*** Opening of Selected passage ***
Finding the Base-Emitter Voltage in an NPN Transistor

Question

The problem asks to find the the real value of base-emitter voltage, \$V_{BE}\$ and the corresponding \$I_C\$, and \$V_{OUT}\$ in the figure below:

\$V_{CE(sat)}\$ is given but the transistor is not necessarily in saturation mode; in fact, it's likely operating in the forward active mode so I need to solve for the actual value of the junction voltages first to determine its mode of operation. Only \$V_{CC}\$ is given and I have too many unknowns. I've tried using circuit analysis, KVL, and KCL techniques in addition to the transistor equation but there are more unknowns than there are equations that I can think of. Any idea? I just need enough equations. Thanks!

Answer 1

We have two equations for two unknown quantities (Vbe and Ic):

IC=beta(Vcc-Vbe)/RB and Ic=Is*exp[(VBE/VT)-1].

(For normal operation in the active mode the exponential expression is much larger than "1" - hence, we can neglect the "1").

• An exact solution is possible (graphical solution) if we plot both functions Ic=f(VBE). The point where both curves meet is the actual operating point (Ic and VBE).

• An exact numerical solution in one step is not possible (because of the exponential function). However, the two following alternatives exist:

(a) Iterative solution: Start with VBE=0.65 volts and verify - using both functions - if this value was too large or too small (and try a second run).
*** Close of Selected passage ***
## Task brief
Revise the thread on base-emitter voltage from "The problem asks" up to and including "IC=beta(Vcc-Vbe)/RB and Ic=Is*exp[(VBE/VT)-1].", replacing "unknowns" with "unknown quantities" wherever it occurs.
*** Opening of Dataset content ***
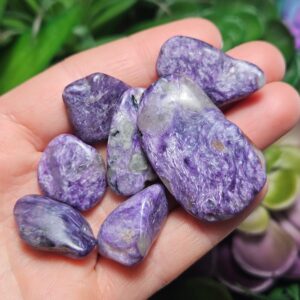 Charoite Crystal - Charoite Stone - Tumbled Charoite - Charoite Tumbled - Purple Charoite - Charoite Chips - Charoite - Polished Charoite
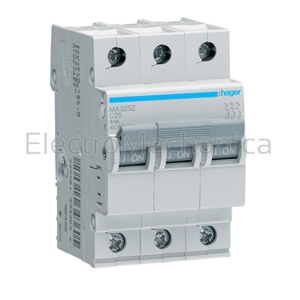 MA363Z 63A 3P MCB C-CURVE 6KA - Hager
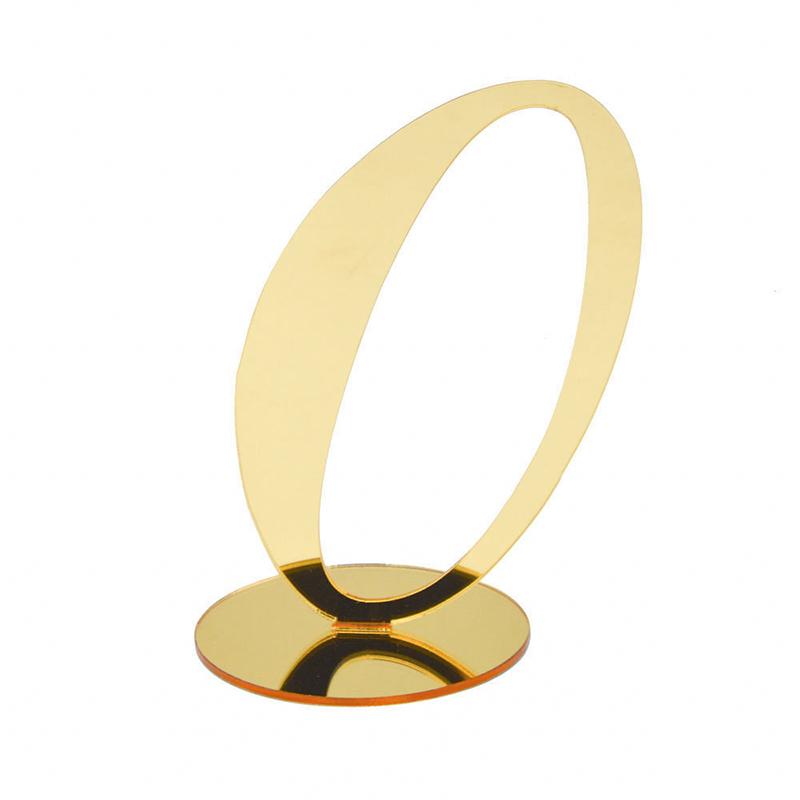 

1PC Number Holders Elegant Acrylic Birthday Golden Table Number Stylish Table Decor Sturdy Construction Weddings
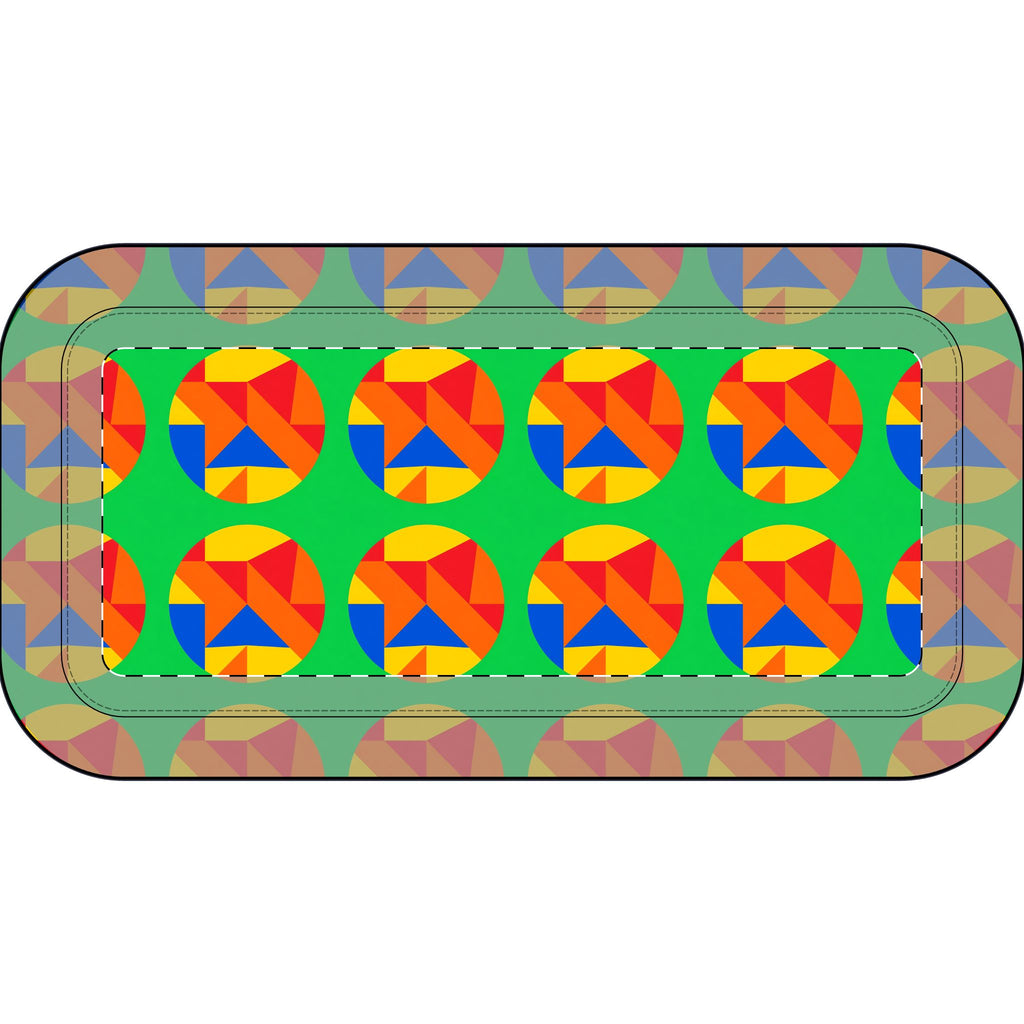 Broken Circle Planes Pencil Case – Cubist Abstract Pattern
*** Close of Dataset content ***
## Exercise output
The problem asks to find the the real value of base-emitter voltage, \$V_{BE}\$ and the corresponding \$I_C\$, and \$V_{OUT}\$ in the figure below:

\$V_{CE(sat)}\$ is given but the transistor is not necessarily in saturation mode; in fact, it's likely operating in the forward active mode so I need to solve for the actual value of the junction voltages first to determine its mode of operation. Only \$V_{CC}\$ is given and I have too many unknown quantities. I've tried using circuit analysis, KVL, and KCL techniques in addition to the transistor equation but there are more unknown quantities than there are equations that I can think of. Any idea? I just need enough equations. Thanks!

Answer 1

We have two equations for two unknown quantities (Vbe and Ic):

IC=beta(Vcc-Vbe)/RB and Ic=Is*exp[(VBE/VT)-1].